Link gekopieerd

B-sure

to read this

Maak een afspraak

B-sure het laatste nieuws

Buitenlandse vakantiewoning gekocht. Hoe zit dat fiscaal?

Jelle Claesen

Estate Planner

B-sure


#B-broker

Als u vastgoed in het buitenland koopt, moet u dat aangeven bij de Belgische fiscus. Vervolgens bepaalt de fiscus het kadastraal inkomen (ki). Hierop wordt u belast, tenzij u de belasting kunt uitschakelen… 

  1. Hoe geeft u uw buitenlands vastgoed correct aan in België?

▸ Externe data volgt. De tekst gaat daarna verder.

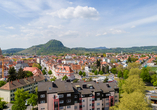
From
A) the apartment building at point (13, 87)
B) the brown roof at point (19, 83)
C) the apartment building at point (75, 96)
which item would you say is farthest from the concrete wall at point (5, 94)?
the apartment building at point (75, 96)

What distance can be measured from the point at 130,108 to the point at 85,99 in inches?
363

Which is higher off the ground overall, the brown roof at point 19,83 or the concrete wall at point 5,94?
the brown roof at point 19,83

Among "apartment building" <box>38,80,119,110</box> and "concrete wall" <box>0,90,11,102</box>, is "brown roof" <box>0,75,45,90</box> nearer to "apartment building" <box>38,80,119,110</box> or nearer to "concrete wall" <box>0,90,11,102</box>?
"concrete wall" <box>0,90,11,102</box>

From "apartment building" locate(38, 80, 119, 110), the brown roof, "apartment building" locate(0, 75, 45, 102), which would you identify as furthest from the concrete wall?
"apartment building" locate(38, 80, 119, 110)

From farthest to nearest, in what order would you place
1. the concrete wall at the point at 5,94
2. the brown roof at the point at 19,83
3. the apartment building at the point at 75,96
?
the brown roof at the point at 19,83, the concrete wall at the point at 5,94, the apartment building at the point at 75,96

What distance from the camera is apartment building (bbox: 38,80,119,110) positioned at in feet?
74.1

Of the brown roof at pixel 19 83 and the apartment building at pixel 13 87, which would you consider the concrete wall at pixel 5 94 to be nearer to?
the apartment building at pixel 13 87

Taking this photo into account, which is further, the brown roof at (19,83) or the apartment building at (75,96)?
the brown roof at (19,83)

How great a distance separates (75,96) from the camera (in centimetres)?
2405

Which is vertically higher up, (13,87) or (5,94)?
(13,87)

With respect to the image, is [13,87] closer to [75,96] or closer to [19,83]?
[19,83]

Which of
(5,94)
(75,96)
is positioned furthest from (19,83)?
(75,96)

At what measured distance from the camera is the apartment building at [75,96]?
22594 mm

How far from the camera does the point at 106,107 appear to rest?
87.0ft
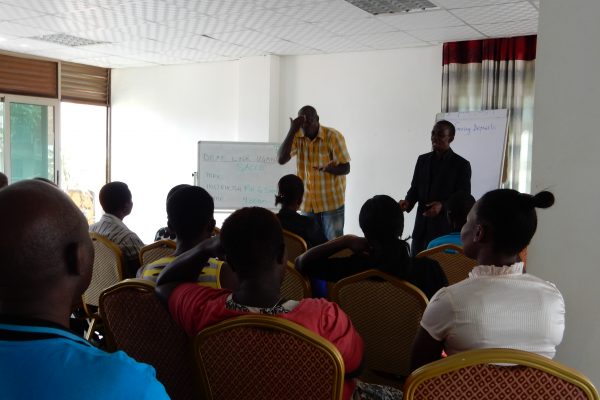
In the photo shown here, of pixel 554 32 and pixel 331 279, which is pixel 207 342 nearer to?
pixel 331 279

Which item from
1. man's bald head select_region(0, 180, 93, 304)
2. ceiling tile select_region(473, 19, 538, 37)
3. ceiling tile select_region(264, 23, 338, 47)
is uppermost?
ceiling tile select_region(473, 19, 538, 37)

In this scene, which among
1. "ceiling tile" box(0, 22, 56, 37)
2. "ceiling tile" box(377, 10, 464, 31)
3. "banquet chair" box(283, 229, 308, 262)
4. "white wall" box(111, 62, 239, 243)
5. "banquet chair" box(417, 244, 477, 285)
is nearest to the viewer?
"banquet chair" box(417, 244, 477, 285)

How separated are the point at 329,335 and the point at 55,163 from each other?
7.74 m

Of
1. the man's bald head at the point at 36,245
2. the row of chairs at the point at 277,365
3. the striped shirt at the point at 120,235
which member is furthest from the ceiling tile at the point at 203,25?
the man's bald head at the point at 36,245

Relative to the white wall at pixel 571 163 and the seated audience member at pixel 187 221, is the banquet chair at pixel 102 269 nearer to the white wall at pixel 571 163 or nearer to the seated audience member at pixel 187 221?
the seated audience member at pixel 187 221

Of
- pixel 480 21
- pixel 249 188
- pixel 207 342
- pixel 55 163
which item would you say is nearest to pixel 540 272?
pixel 207 342

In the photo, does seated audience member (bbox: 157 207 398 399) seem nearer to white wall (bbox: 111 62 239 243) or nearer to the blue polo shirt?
the blue polo shirt

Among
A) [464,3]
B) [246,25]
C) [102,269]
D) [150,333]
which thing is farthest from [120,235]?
[464,3]

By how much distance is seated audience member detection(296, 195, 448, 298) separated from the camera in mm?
2094

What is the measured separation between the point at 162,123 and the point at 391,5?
4675 mm

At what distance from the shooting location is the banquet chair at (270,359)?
1.34m

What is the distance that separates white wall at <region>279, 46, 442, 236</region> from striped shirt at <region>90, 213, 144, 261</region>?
405 cm

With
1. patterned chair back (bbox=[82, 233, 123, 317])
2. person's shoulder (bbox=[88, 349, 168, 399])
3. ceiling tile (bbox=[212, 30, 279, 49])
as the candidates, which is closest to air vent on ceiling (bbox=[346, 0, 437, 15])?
ceiling tile (bbox=[212, 30, 279, 49])

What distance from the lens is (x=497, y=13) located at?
5066 millimetres
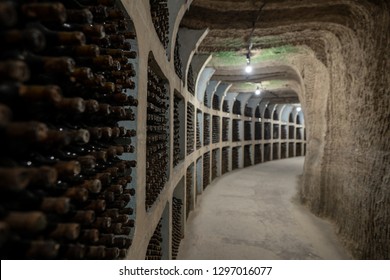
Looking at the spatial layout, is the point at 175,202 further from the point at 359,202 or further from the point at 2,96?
the point at 2,96

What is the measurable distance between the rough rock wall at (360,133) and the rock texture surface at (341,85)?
13mm

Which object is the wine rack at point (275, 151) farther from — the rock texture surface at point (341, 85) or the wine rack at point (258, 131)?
the rock texture surface at point (341, 85)

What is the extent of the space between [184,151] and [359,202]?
3.12 meters

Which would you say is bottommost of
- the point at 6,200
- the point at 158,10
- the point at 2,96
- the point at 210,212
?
the point at 210,212

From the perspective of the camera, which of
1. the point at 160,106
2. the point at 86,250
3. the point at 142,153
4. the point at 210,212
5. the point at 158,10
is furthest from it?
the point at 210,212

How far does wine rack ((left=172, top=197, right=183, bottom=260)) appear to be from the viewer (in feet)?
15.3

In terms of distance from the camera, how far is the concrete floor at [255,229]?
4.76 meters

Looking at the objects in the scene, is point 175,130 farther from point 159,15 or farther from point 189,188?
point 189,188

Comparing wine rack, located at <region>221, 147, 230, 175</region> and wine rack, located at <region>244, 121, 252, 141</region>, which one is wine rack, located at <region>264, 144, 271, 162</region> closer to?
wine rack, located at <region>244, 121, 252, 141</region>

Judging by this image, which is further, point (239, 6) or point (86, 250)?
point (239, 6)

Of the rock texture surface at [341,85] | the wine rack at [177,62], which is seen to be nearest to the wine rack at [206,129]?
the rock texture surface at [341,85]

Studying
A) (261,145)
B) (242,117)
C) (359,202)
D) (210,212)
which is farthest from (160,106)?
(261,145)

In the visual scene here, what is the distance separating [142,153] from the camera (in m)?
2.24

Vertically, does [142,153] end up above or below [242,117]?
below
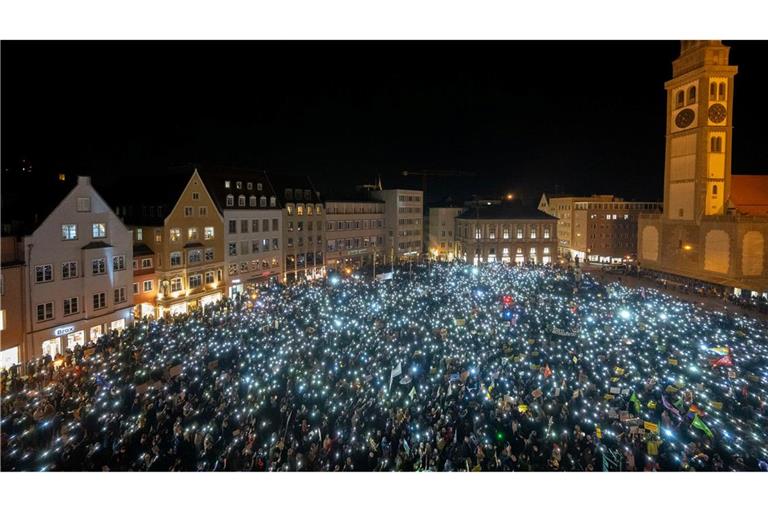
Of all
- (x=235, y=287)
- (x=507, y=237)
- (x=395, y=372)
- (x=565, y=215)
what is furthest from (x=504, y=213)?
(x=395, y=372)

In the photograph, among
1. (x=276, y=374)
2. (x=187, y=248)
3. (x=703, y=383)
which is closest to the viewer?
(x=703, y=383)

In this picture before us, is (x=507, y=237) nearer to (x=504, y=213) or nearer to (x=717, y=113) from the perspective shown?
(x=504, y=213)

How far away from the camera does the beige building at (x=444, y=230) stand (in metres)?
84.6

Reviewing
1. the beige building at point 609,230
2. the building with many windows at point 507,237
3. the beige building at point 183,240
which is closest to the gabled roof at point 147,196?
the beige building at point 183,240

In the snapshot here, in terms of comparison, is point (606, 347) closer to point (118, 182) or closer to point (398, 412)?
point (398, 412)

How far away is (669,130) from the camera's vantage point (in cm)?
5906

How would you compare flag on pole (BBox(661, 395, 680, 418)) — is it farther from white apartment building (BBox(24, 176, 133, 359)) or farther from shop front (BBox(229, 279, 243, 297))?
shop front (BBox(229, 279, 243, 297))

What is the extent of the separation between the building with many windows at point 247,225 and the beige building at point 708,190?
2216 inches

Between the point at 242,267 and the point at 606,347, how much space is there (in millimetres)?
38042

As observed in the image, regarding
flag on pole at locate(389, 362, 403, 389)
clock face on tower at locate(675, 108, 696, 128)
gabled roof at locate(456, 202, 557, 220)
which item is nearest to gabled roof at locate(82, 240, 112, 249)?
flag on pole at locate(389, 362, 403, 389)

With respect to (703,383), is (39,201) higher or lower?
higher

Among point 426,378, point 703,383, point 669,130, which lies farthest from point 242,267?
point 669,130

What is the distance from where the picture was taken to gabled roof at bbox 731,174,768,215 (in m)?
54.3

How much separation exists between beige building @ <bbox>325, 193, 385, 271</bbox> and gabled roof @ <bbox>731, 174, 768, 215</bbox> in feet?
168
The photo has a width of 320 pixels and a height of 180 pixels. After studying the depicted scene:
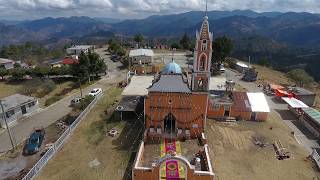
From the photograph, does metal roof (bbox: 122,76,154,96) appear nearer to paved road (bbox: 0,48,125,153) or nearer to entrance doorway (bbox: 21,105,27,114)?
paved road (bbox: 0,48,125,153)

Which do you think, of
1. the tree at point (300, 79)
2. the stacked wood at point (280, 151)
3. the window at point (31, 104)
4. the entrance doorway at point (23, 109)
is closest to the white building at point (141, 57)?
the window at point (31, 104)

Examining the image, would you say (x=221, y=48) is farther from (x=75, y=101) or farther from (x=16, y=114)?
(x=16, y=114)

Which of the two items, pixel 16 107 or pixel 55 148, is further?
pixel 16 107

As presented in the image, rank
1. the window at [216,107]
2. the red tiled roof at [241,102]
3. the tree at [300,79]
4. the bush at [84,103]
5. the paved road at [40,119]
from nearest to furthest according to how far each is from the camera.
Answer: the paved road at [40,119], the window at [216,107], the red tiled roof at [241,102], the bush at [84,103], the tree at [300,79]

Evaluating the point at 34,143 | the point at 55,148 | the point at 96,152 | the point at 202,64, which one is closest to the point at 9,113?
the point at 34,143

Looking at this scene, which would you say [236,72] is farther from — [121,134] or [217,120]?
[121,134]

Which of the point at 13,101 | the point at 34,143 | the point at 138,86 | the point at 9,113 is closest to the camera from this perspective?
the point at 34,143

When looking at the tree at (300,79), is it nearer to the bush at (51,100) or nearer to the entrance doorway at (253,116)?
the entrance doorway at (253,116)
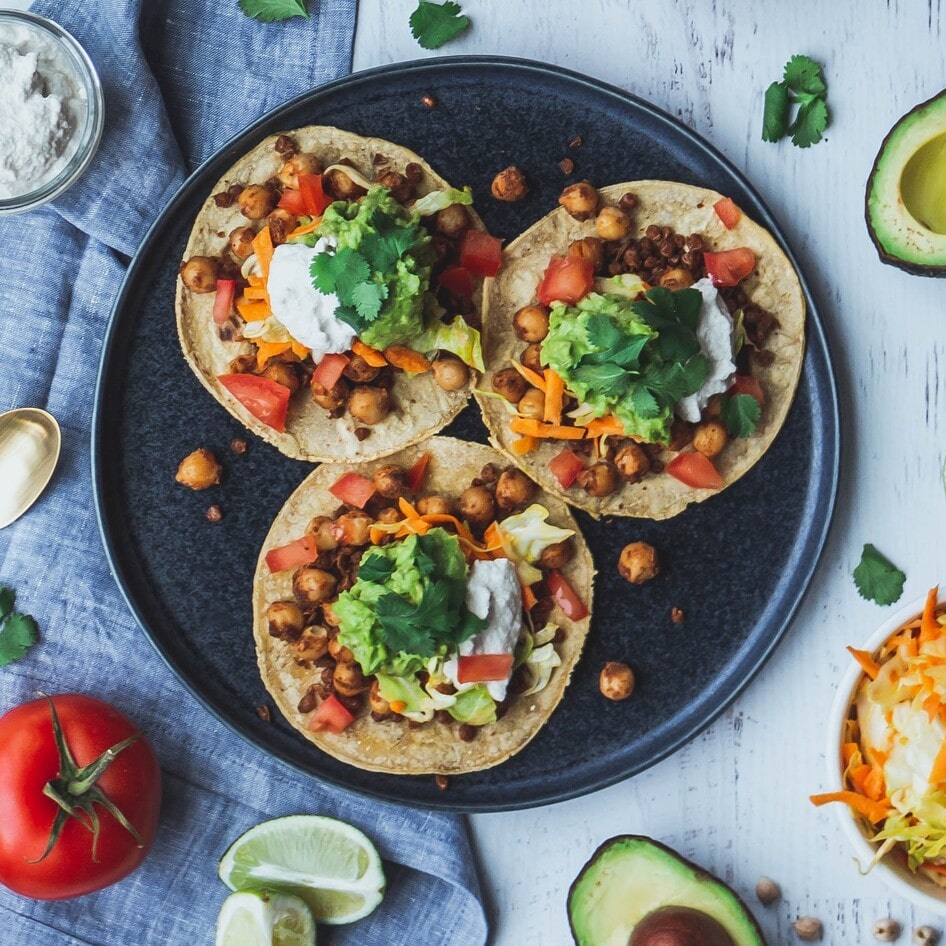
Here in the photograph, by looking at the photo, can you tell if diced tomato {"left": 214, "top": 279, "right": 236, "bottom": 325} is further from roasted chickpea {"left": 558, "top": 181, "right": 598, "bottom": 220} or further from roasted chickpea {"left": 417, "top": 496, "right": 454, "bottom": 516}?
roasted chickpea {"left": 558, "top": 181, "right": 598, "bottom": 220}

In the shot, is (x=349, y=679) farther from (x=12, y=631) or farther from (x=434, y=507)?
(x=12, y=631)

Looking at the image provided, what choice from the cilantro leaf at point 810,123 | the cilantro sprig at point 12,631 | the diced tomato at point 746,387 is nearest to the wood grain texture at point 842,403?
the cilantro leaf at point 810,123

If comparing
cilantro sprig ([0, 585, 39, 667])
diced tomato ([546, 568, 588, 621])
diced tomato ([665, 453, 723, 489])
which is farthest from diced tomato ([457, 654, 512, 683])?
cilantro sprig ([0, 585, 39, 667])

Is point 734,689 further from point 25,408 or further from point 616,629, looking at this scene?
point 25,408

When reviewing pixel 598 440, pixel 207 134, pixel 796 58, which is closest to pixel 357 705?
pixel 598 440

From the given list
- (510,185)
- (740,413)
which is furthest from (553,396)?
(510,185)

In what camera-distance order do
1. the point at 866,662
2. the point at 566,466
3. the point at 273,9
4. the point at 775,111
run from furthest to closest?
the point at 273,9 < the point at 775,111 < the point at 566,466 < the point at 866,662
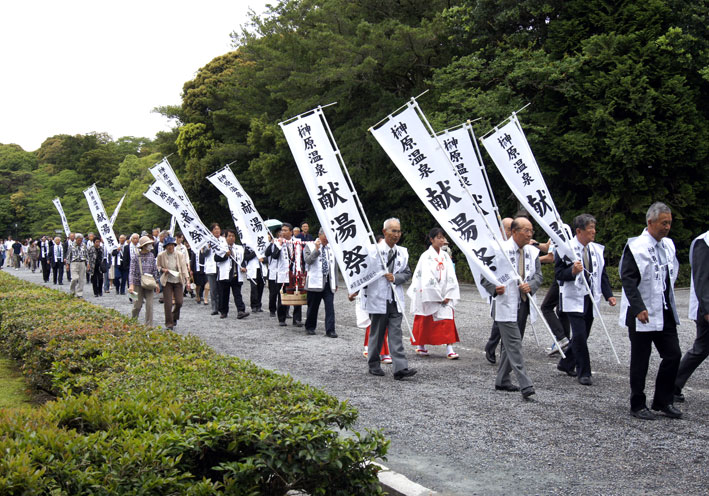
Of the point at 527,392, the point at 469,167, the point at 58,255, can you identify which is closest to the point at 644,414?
the point at 527,392

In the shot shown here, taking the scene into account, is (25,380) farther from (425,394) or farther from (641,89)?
(641,89)

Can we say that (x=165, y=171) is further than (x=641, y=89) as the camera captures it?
No

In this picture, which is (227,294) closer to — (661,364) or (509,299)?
(509,299)

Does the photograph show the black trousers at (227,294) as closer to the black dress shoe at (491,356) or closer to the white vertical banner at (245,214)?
the white vertical banner at (245,214)

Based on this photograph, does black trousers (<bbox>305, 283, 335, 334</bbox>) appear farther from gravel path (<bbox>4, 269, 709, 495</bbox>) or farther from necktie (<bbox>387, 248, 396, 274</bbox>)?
necktie (<bbox>387, 248, 396, 274</bbox>)

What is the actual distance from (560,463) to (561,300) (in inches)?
123

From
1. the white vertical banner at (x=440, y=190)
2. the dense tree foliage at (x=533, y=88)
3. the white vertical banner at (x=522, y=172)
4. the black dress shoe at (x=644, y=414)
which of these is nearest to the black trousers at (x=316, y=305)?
the white vertical banner at (x=522, y=172)

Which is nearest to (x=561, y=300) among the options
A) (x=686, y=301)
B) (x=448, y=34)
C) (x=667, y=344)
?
(x=667, y=344)

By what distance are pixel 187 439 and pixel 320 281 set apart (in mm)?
8109

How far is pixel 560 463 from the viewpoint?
466cm

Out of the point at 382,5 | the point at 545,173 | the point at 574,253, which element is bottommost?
the point at 574,253

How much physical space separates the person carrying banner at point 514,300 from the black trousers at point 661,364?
3.20ft

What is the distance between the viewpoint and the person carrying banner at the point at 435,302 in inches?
361

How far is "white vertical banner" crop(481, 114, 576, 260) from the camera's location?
339 inches
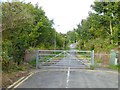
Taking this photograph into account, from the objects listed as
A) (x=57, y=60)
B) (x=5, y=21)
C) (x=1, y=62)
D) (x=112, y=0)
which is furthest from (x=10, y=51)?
(x=112, y=0)

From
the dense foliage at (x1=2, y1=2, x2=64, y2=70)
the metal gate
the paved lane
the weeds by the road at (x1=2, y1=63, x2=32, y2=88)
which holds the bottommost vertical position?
the paved lane

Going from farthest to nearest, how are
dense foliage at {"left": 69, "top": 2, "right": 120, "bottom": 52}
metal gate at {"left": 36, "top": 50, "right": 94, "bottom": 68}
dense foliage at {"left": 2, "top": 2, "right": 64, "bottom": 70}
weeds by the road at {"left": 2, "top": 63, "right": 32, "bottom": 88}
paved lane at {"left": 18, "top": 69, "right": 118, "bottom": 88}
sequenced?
dense foliage at {"left": 69, "top": 2, "right": 120, "bottom": 52} < metal gate at {"left": 36, "top": 50, "right": 94, "bottom": 68} < dense foliage at {"left": 2, "top": 2, "right": 64, "bottom": 70} < weeds by the road at {"left": 2, "top": 63, "right": 32, "bottom": 88} < paved lane at {"left": 18, "top": 69, "right": 118, "bottom": 88}

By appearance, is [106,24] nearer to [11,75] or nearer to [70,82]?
[11,75]

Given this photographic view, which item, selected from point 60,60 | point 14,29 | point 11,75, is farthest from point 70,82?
point 60,60

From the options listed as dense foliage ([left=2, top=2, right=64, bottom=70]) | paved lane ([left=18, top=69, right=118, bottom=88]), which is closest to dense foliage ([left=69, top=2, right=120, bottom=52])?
dense foliage ([left=2, top=2, right=64, bottom=70])

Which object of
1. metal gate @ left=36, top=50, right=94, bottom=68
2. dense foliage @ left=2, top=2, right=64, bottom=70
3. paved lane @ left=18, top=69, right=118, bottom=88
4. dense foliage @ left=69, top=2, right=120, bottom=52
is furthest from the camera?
dense foliage @ left=69, top=2, right=120, bottom=52

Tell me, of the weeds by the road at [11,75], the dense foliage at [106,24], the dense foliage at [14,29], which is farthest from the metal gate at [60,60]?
the dense foliage at [106,24]

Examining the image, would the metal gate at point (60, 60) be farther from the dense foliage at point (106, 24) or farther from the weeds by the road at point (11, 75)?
the dense foliage at point (106, 24)

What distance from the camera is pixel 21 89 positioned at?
12.8m

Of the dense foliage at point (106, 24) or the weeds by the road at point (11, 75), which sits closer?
the weeds by the road at point (11, 75)

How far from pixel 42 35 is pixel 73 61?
8.01m

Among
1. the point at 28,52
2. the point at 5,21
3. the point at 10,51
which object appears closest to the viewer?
the point at 5,21

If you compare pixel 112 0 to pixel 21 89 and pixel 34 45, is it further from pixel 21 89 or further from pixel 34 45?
pixel 21 89

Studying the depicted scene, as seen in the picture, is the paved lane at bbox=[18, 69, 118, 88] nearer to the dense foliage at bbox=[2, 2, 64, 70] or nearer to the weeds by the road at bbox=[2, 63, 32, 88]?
the weeds by the road at bbox=[2, 63, 32, 88]
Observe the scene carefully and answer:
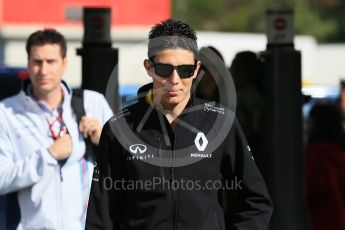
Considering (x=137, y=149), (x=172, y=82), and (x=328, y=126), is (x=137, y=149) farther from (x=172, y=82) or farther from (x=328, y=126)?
(x=328, y=126)

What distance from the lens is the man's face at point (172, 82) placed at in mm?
4480

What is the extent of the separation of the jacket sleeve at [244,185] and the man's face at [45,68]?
1.94 metres

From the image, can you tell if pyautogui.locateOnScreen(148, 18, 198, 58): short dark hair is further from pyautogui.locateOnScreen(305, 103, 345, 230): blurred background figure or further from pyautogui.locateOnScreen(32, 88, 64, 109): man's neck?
pyautogui.locateOnScreen(305, 103, 345, 230): blurred background figure

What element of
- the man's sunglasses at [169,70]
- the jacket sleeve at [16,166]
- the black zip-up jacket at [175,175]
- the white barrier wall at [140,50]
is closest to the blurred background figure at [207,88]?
the white barrier wall at [140,50]

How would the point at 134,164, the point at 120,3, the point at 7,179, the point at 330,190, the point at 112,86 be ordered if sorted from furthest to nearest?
the point at 120,3, the point at 330,190, the point at 112,86, the point at 7,179, the point at 134,164

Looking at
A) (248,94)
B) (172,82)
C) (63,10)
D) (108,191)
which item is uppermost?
(63,10)

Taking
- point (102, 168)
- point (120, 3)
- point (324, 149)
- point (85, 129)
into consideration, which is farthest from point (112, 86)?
point (120, 3)

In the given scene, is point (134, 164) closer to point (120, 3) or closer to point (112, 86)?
point (112, 86)

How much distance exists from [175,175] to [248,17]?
77145mm

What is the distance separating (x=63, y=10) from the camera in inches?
949

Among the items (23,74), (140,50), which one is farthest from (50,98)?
(140,50)

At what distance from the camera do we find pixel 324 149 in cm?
789

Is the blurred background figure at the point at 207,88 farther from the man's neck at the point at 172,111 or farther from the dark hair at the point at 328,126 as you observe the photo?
the man's neck at the point at 172,111

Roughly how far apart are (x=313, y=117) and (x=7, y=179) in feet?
9.40
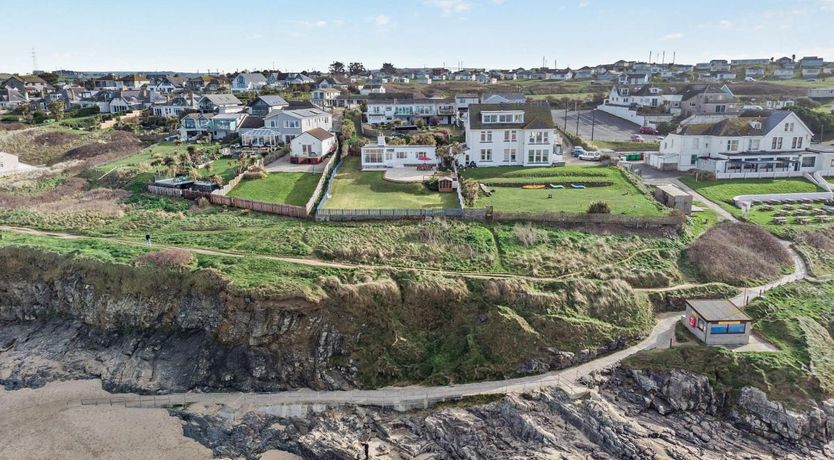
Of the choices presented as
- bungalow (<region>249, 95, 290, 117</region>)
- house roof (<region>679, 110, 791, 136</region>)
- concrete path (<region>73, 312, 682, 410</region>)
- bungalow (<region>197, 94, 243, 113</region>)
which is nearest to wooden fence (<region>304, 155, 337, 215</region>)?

Als u vastgoed in het buitenland bezit, is het niet voldoende om alleen maar de buitenlandse belastingen te betalen. U moet het buitenlands vastgoed ook verplicht opnemen in uw Belgische belastingaangifte. Door de internationale gegevensuitwisseling is de Belgische fiscus op de hoogte van alle gronden en woningen die u in het buitenland bezit, dus kan u niet eenvoudigweg ‘vergeten’ uw buitenlandse vakantiewoning aan te geven in België om de fiscus te verschalken. De wet voorziet in een administratieve boete van 250 tot 3.000 euro voor wie de aangifteplicht in de wind slaat.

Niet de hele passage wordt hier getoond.